• _Goal of the exercise_: Reproduce the listing below word for word, leaving out the pictures.

• _Data for processing_:
========

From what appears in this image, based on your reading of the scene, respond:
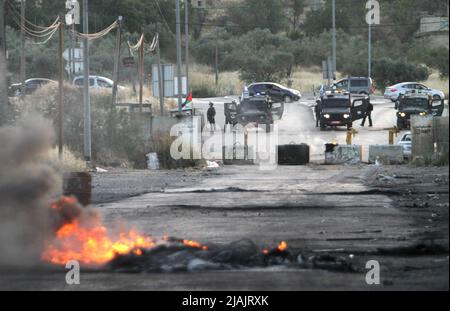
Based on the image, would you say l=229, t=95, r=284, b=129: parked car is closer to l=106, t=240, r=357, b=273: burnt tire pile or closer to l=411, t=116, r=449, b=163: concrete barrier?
l=411, t=116, r=449, b=163: concrete barrier

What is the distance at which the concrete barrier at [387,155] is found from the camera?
120 ft

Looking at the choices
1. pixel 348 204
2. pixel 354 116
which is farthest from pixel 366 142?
pixel 348 204

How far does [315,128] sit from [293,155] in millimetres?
15920

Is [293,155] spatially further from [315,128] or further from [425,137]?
[315,128]

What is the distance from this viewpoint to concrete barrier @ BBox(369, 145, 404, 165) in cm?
3662

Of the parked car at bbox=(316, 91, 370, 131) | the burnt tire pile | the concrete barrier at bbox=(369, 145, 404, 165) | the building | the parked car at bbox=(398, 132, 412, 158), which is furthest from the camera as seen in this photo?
the parked car at bbox=(316, 91, 370, 131)

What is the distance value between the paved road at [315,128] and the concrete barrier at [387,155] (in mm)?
1878

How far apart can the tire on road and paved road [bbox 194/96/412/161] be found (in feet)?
6.54

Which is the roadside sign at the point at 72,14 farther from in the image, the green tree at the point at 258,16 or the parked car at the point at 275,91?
the green tree at the point at 258,16

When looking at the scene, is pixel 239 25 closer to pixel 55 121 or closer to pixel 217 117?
pixel 217 117

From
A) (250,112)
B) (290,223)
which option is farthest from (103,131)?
(290,223)

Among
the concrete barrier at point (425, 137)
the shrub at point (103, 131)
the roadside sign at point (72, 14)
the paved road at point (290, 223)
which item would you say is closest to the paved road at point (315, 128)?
the concrete barrier at point (425, 137)

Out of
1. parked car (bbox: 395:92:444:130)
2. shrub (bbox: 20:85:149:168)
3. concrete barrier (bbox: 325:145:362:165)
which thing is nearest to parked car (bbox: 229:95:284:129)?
parked car (bbox: 395:92:444:130)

========

• _Exercise answer_:
From what appears in this image, based on your reading of the scene, respond:
Based on the image, would you say l=229, t=95, r=284, b=129: parked car is closer to l=106, t=240, r=357, b=273: burnt tire pile or closer to l=411, t=116, r=449, b=163: concrete barrier?
l=411, t=116, r=449, b=163: concrete barrier

What is the distance at which the concrete barrier at [387,155] is found from the camera?
120 ft

Looking at the choices
1. pixel 348 204
2. pixel 354 116
which is farthest from pixel 366 142?
pixel 348 204

How far does [315,128] sit from [293,155] in millimetres?
15920

Is [293,155] spatially further from [315,128] or further from [425,137]?
[315,128]

What is the distance from this viewpoint to concrete barrier @ BBox(369, 145, 404, 165) in cm?
3662

Of the parked car at bbox=(316, 91, 370, 131) | the burnt tire pile | the concrete barrier at bbox=(369, 145, 404, 165) | the building | the parked car at bbox=(398, 132, 412, 158), which is furthest from the camera as seen in this photo?
the parked car at bbox=(316, 91, 370, 131)

What is the distance value between the paved road at [315,128] and the concrete barrier at [387,155] (in mm)?
1878

How far apart can the tire on road and paved road [bbox 194/96/412/161] be found (in feet)?
6.54

Which is the roadside sign at the point at 72,14 farther from in the image, the green tree at the point at 258,16 or the parked car at the point at 275,91?
the green tree at the point at 258,16

When looking at the scene, is pixel 239 25 closer to pixel 55 121 or closer to pixel 217 117?
pixel 217 117

From
A) (250,112)
B) (290,223)
which option is farthest from (103,131)?
(290,223)

Among
the concrete barrier at point (425, 137)
the shrub at point (103, 131)
the roadside sign at point (72, 14)
the paved road at point (290, 223)
which item would you say is closest to the paved road at point (315, 128)?
the concrete barrier at point (425, 137)

Out of
1. parked car (bbox: 395:92:444:130)
2. shrub (bbox: 20:85:149:168)
3. concrete barrier (bbox: 325:145:362:165)
which thing is nearest to parked car (bbox: 229:95:284:129)?
parked car (bbox: 395:92:444:130)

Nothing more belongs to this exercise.